> [Tasks to carry out]:
A: Translate this sentence from the commentary on PBS into Spanish: "This program tells the story of the biological theory of intelligent design."
B: Answer from the commentary on PBS:
(i) How many years ago did the writer criticize PBS for airing a series on the theory of evolution?
(ii) How long is the documentary "Unlocking the Mystery of Life"?
(iii) Which site is named as a source of the documentary's location footage?

Posted on 06/09/2003 6:07:51 PM PDT by Mr. Silverback
In the years that BreakPoint has been on the radio, I've had some strong words about our nation's public television broadcasting system, PBS. Two years ago, for example, I criticized PBS's airing of a deeply flawed series on the theory of evolution. That series was inaccurate and one-sided, leaving out any mention of the scientific evidence that supported the theory of intelligent design.
But today I've got good news about PBS to report. And this is news where you can make a real difference.
Over the past few weeks, here and there around the country, some PBS stations have been broadcasting the one-hour science documentary "Unlocking the Mystery of Life." This program tells the story of the biological theory of intelligent design. Using interviews with scientists and philosophers, computer animation, and location footage -- from such sites as the Galapagos Islands -- "Unlocking the Mystery of Life" describes the emergence of an alternative theory to strictly naturalistic evolution.

> [Extracted entries]:
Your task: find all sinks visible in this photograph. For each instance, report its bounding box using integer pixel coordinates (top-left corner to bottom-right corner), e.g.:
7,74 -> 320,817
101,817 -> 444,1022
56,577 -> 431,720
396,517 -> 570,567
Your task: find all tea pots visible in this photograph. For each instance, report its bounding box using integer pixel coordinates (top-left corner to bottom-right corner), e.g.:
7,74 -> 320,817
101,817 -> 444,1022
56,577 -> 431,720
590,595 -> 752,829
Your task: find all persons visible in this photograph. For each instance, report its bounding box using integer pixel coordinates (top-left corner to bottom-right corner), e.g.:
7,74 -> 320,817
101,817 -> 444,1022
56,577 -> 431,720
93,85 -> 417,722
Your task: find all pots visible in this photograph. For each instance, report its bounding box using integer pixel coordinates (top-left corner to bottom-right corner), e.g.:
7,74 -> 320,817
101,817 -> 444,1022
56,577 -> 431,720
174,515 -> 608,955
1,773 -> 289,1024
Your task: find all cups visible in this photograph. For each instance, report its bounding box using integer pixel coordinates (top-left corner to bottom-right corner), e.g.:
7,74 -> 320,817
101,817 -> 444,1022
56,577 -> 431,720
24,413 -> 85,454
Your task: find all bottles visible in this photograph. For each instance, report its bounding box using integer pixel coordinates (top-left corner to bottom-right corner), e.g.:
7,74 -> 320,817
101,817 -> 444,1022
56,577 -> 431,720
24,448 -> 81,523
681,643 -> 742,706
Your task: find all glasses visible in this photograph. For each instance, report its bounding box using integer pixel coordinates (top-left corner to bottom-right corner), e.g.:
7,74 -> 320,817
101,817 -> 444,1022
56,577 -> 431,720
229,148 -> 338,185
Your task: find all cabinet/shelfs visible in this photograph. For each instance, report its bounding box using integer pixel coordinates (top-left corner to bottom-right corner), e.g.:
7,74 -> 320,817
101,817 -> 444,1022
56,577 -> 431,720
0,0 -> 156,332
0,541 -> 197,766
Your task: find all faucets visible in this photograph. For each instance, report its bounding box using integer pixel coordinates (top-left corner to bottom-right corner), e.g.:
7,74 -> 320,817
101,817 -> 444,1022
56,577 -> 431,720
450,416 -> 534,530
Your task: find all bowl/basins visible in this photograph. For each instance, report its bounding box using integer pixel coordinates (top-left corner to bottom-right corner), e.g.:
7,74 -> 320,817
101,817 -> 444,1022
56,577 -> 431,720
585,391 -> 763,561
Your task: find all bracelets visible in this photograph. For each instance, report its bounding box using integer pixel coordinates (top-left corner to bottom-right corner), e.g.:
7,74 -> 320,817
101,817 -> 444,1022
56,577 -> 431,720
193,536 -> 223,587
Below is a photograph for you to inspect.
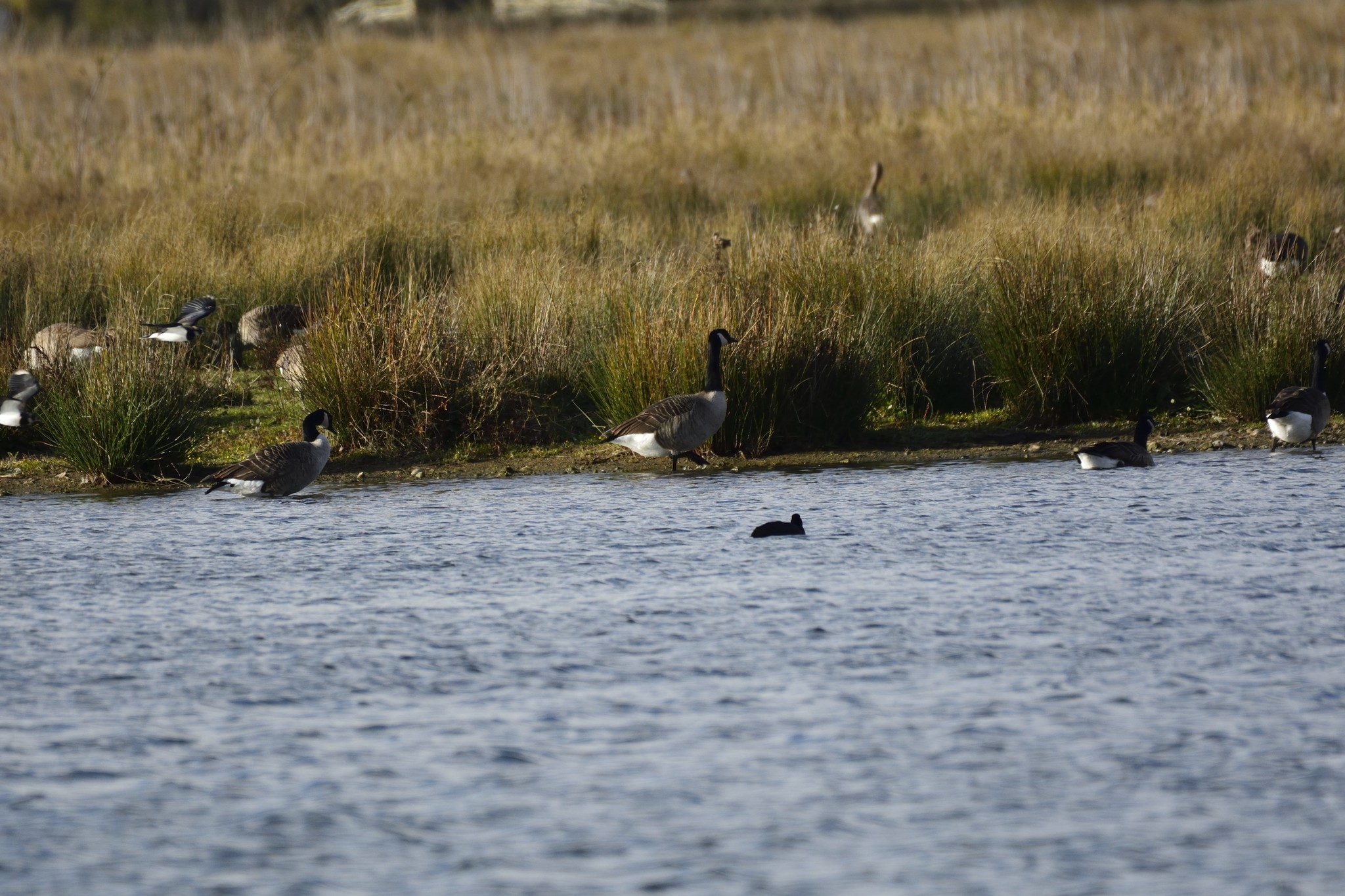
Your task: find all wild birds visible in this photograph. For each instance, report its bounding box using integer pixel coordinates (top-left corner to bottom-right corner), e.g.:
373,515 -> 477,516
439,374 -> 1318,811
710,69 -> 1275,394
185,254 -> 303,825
...
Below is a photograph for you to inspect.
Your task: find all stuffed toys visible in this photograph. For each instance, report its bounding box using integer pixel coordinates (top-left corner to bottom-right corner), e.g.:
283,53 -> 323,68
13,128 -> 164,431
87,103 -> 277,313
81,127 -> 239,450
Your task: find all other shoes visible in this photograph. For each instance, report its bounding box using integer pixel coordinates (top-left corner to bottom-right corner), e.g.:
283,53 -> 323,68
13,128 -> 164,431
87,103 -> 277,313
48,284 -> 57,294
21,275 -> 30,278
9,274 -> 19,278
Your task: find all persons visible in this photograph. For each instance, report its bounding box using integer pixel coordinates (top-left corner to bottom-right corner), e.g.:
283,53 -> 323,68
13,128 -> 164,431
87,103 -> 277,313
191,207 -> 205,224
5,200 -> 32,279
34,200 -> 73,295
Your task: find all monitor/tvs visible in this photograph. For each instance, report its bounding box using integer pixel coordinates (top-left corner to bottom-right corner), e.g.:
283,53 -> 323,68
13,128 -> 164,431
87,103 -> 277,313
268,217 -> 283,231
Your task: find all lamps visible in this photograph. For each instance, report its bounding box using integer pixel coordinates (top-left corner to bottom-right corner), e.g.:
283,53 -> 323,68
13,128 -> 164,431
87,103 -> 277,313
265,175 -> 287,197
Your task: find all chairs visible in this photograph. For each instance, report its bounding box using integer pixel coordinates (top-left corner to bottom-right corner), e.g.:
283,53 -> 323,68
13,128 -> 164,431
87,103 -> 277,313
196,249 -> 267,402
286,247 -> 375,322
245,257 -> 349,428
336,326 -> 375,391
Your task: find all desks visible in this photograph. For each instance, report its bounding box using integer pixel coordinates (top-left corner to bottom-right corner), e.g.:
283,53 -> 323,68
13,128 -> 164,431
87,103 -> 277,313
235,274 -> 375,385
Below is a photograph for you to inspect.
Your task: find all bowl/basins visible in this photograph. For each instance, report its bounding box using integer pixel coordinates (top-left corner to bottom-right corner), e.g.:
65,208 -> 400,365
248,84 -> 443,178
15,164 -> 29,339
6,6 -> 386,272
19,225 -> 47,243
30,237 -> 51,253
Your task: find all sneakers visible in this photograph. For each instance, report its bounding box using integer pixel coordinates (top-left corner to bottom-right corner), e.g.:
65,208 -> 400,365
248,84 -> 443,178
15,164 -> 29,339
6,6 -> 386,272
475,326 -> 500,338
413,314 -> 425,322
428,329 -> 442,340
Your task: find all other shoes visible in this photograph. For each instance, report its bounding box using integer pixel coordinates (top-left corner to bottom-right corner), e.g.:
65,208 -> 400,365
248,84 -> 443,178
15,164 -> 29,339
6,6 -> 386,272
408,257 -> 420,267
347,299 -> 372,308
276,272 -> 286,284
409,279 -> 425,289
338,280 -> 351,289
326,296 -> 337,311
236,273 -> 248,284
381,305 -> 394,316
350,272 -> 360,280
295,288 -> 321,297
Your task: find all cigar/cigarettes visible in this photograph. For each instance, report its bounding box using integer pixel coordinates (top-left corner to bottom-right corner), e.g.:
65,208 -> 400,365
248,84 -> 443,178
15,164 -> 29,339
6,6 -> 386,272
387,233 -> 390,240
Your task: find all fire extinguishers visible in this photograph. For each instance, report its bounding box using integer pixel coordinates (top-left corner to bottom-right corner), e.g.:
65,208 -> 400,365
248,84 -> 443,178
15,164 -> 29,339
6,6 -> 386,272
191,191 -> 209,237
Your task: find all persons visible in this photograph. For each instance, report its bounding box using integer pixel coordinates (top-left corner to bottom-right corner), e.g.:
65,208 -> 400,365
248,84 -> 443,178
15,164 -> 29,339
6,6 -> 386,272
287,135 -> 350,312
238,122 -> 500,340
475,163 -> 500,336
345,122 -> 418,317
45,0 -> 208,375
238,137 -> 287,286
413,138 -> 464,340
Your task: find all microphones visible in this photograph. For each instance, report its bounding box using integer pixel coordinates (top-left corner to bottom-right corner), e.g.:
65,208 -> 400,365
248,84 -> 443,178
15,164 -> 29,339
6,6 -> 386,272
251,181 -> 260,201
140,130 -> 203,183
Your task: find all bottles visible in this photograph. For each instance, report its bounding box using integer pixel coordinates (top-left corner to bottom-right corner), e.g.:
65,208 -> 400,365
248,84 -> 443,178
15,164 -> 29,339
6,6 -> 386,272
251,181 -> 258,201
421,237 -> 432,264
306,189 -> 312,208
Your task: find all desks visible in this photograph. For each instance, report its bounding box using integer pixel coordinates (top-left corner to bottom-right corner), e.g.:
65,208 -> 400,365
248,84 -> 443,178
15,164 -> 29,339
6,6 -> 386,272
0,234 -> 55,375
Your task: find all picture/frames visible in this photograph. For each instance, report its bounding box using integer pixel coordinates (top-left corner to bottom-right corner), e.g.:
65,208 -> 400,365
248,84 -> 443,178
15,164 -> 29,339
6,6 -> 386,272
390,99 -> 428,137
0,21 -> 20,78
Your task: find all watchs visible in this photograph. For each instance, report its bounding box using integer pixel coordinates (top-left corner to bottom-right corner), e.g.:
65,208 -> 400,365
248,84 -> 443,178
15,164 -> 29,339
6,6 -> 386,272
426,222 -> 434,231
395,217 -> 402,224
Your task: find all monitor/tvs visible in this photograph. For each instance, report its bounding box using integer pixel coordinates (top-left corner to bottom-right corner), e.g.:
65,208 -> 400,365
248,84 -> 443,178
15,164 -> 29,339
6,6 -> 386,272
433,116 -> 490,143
* * *
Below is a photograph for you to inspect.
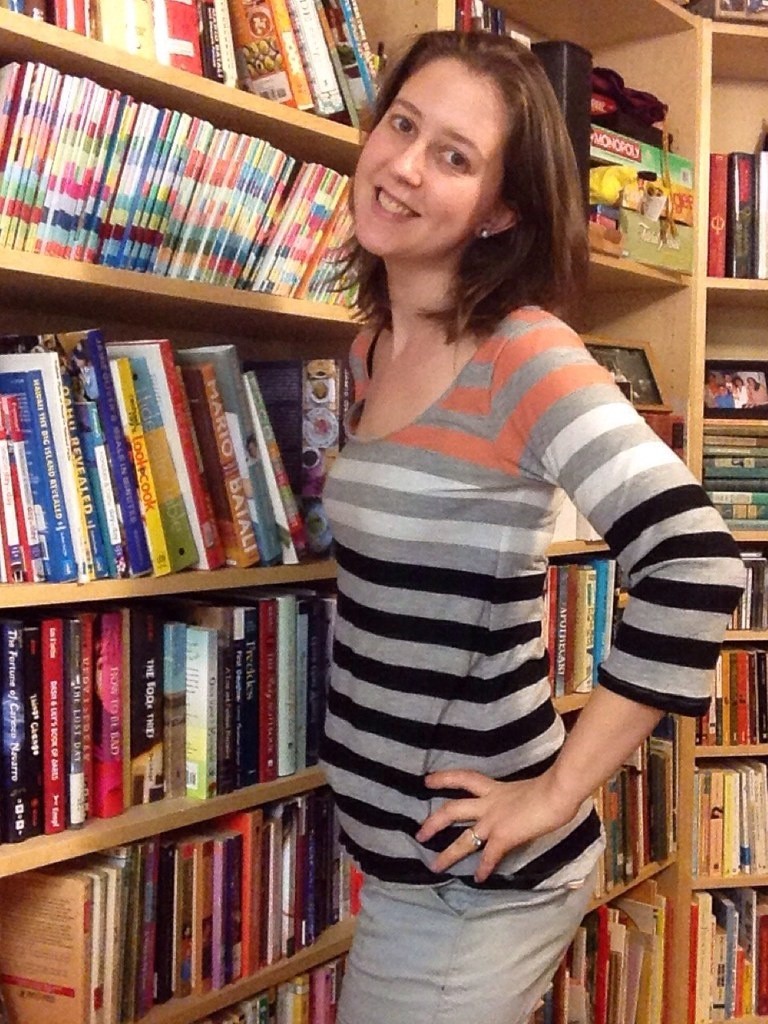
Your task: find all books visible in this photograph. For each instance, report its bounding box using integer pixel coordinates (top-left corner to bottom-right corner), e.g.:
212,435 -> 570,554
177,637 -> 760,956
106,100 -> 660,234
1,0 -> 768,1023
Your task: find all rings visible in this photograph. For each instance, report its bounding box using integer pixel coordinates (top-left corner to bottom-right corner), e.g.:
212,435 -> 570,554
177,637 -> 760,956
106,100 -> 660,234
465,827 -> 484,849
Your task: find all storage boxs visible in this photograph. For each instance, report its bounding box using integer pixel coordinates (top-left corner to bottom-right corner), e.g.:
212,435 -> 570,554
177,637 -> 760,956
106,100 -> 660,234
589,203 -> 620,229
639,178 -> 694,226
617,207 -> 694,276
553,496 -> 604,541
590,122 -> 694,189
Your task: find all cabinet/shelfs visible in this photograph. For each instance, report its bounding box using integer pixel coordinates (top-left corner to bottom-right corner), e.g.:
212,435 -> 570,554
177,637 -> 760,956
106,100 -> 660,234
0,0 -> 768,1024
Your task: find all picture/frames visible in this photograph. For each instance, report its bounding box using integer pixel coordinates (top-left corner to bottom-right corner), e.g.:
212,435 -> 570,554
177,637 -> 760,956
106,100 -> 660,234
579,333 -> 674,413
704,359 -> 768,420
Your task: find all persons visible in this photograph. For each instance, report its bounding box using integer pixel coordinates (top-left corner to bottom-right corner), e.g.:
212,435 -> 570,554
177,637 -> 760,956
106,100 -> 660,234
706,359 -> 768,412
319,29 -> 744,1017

> [Written responses]:
A: Este programa cuenta la historia de la teoría biológica del diseño inteligente.

B:
(i) Two years ago.
(ii) One hour.
(iii) The Galapagos Islands.